OHSU Contacts 4,000 Surgery Patients After Data Breach

April 10, 2013
Oregon Health & Science University (OHSU) is in the midst of contacting approximately 4,000 patients after a laptop containing some of their personal information was stolen. The laptop was taken during a burglary at an OHSU surgeon's vacation rental home while in Hawaii in late February.

Oregon Health & Science University (OHSU) is in the midst of contacting approximately 4,000 patients after a laptop containing some of their personal health information was stolen. The laptop was taken during a burglary at an OHSU surgeon's vacation rental home while in Hawaii in late February.

Officials say that the computer's desktop and documents folder did not contain sensitive data; almost all of the patient information was contained within daily surgery schedules that are e-mailed to surgeons scheduled to operate in OHSU's operating rooms. Those schedules attached to e-mails were for surgeries that took place in late 2012 through February 20, 2013. Information located in those daily schedules was limited to:

  • Patient names
  • OHSU patient medical record numbers
  • Type of surgery for each patient
  • Surgery dates, times and locations (limited to surgeries in late 2012 through Feb. 20, 2013)
  • Patient gender
  • Patient age
  • Name of the surgeon and anesthesiologist

In addition, OHSU security investigators determined that a small number of the approximately 5,000 emails stored on the laptop contained Social Security numbers for a total of 17 patients, who are being offered free identity theft monitoring.

Officials said encryption was required only for laptops used for patient care. Because the laptop in question was purchased and used for research purposes, it was not encrypted. In an effort to prevent similar issues in the future, OHSU recently enacted even more stringent encryption requirements.

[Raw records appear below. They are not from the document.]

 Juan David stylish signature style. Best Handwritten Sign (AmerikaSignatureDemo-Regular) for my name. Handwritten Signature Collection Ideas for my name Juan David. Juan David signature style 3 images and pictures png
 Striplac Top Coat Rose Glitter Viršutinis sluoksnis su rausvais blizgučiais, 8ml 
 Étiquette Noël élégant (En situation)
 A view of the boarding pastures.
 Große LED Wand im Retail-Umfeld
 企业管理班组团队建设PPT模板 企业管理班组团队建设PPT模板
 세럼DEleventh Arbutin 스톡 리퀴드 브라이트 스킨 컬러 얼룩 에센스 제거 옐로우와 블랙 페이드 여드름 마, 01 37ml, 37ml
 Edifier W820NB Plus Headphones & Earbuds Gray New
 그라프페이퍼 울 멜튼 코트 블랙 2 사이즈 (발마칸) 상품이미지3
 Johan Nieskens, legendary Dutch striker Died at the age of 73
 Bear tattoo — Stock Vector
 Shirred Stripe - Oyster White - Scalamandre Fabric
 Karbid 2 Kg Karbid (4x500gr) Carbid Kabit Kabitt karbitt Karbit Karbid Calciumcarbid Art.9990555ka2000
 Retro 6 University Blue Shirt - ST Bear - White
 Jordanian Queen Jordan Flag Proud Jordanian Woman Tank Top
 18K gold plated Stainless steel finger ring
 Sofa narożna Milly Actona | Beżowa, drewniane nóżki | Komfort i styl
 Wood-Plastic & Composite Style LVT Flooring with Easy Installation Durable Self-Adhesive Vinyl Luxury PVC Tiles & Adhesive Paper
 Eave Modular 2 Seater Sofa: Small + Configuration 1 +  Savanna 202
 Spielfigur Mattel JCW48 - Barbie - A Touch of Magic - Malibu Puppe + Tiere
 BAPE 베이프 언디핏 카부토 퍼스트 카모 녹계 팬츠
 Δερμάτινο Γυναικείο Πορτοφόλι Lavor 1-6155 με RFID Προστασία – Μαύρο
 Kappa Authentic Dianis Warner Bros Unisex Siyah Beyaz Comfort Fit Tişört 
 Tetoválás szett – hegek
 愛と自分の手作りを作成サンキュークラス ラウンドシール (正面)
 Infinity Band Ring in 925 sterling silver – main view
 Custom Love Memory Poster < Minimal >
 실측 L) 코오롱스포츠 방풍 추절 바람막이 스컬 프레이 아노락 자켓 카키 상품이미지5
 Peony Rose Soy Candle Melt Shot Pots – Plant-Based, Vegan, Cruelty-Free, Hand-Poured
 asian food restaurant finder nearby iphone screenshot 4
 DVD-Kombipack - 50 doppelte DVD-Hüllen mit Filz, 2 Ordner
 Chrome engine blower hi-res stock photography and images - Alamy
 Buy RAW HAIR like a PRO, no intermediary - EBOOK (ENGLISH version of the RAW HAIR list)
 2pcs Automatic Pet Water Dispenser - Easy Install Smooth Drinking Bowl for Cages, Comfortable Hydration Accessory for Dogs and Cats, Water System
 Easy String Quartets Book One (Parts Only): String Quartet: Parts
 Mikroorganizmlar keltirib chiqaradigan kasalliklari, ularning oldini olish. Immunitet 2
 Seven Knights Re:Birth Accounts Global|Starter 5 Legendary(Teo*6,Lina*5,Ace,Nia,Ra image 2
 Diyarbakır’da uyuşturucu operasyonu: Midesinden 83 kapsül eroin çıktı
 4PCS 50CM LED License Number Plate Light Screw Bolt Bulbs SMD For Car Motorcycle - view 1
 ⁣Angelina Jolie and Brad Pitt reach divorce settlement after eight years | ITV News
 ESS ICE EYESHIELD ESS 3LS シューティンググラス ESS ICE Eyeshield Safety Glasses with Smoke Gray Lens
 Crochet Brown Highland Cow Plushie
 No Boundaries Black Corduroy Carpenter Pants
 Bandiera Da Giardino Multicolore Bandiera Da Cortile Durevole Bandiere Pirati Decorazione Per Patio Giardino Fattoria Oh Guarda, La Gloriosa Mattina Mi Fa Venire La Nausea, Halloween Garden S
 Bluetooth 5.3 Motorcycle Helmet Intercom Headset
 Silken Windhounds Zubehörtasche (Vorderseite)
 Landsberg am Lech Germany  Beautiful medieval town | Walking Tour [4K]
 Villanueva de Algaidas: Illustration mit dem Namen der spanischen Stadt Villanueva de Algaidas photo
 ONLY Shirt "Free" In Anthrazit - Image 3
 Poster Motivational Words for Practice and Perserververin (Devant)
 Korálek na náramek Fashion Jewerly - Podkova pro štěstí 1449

"OHSU believes cash and physical items were the target of the burglars, not the data within the e-mail program on the computer. In addition, based on our analysis of the kind of data on the computer, we believe there is little to no ID theft risk for almost all the patients involved,” Ronald Marcum, M.D., OHSU's chief privacy officer and director of OHSU's Integrity Office, said in a statement. "However, in the interest of patient security and transparency and our obligation to report unauthorized access to personal health information to federal agencies, we are contacting all impacted persons.”

OHSU sent letters to the affected patients late last week. Patients who were impacted should receive letters in the mail within a week.